[Start of Attachment]

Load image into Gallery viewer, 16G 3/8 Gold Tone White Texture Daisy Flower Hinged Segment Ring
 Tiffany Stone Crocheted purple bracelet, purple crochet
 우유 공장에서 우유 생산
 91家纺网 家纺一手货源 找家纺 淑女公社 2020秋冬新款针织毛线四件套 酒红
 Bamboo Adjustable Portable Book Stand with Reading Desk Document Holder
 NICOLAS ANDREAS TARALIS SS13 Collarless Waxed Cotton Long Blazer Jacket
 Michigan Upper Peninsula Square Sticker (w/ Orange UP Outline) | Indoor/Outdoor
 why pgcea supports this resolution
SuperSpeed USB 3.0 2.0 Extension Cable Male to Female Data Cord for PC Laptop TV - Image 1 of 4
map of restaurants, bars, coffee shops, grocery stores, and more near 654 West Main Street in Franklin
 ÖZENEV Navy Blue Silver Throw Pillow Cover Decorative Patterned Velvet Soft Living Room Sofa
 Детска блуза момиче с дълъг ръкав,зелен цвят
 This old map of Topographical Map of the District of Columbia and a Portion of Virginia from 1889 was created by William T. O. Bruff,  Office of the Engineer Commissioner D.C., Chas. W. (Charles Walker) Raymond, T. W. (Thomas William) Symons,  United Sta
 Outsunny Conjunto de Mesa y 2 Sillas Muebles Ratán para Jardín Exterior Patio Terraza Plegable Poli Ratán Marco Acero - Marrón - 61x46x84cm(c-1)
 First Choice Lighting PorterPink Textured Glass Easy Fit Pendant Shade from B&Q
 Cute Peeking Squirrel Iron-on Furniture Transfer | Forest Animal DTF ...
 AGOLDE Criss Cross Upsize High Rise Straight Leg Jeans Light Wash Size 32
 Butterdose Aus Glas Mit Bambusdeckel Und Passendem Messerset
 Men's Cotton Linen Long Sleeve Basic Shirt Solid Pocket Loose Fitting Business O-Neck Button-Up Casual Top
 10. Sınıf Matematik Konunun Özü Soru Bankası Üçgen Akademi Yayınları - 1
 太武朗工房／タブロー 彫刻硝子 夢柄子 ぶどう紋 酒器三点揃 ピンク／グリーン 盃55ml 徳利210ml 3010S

[End of Attachment]

*EXERCISE AIM*
Copy out every line of the data above word for word, in the same order.

*COMPLETED TASK*
Load image into Gallery viewer, 16G 3/8 Gold Tone White Texture Daisy Flower Hinged Segment Ring
 Tiffany Stone Crocheted purple bracelet, purple crochet
 우유 공장에서 우유 생산
 91家纺网 家纺一手货源 找家纺 淑女公社 2020秋冬新款针织毛线四件套 酒红
 Bamboo Adjustable Portable Book Stand with Reading Desk Document Holder
 NICOLAS ANDREAS TARALIS SS13 Collarless Waxed Cotton Long Blazer Jacket
 Michigan Upper Peninsula Square Sticker (w/ Orange UP Outline) | Indoor/Outdoor
 why pgcea supports this resolution
SuperSpeed USB 3.0 2.0 Extension Cable Male to Female Data Cord for PC Laptop TV - Image 1 of 4
map of restaurants, bars, coffee shops, grocery stores, and more near 654 West Main Street in Franklin
 ÖZENEV Navy Blue Silver Throw Pillow Cover Decorative Patterned Velvet Soft Living Room Sofa
 Детска блуза момиче с дълъг ръкав,зелен цвят
 This old map of Topographical Map of the District of Columbia and a Portion of Virginia from 1889 was created by William T. O. Bruff,  Office of the Engineer Commissioner D.C., Chas. W. (Charles Walker) Raymond, T. W. (Thomas William) Symons,  United Sta
 Outsunny Conjunto de Mesa y 2 Sillas Muebles Ratán para Jardín Exterior Patio Terraza Plegable Poli Ratán Marco Acero - Marrón - 61x46x84cm(c-1)
 First Choice Lighting PorterPink Textured Glass Easy Fit Pendant Shade from B&Q
 Cute Peeking Squirrel Iron-on Furniture Transfer | Forest Animal DTF ...
 AGOLDE Criss Cross Upsize High Rise Straight Leg Jeans Light Wash Size 32
 Butterdose Aus Glas Mit Bambusdeckel Und Passendem Messerset
 Men's Cotton Linen Long Sleeve Basic Shirt Solid Pocket Loose Fitting Business O-Neck Button-Up Casual Top
 10. Sınıf Matematik Konunun Özü Soru Bankası Üçgen Akademi Yayınları - 1
 太武朗工房／タブロー 彫刻硝子 夢柄子 ぶどう紋 酒器三点揃 ピンク／グリーン 盃55ml 徳利210ml 3010S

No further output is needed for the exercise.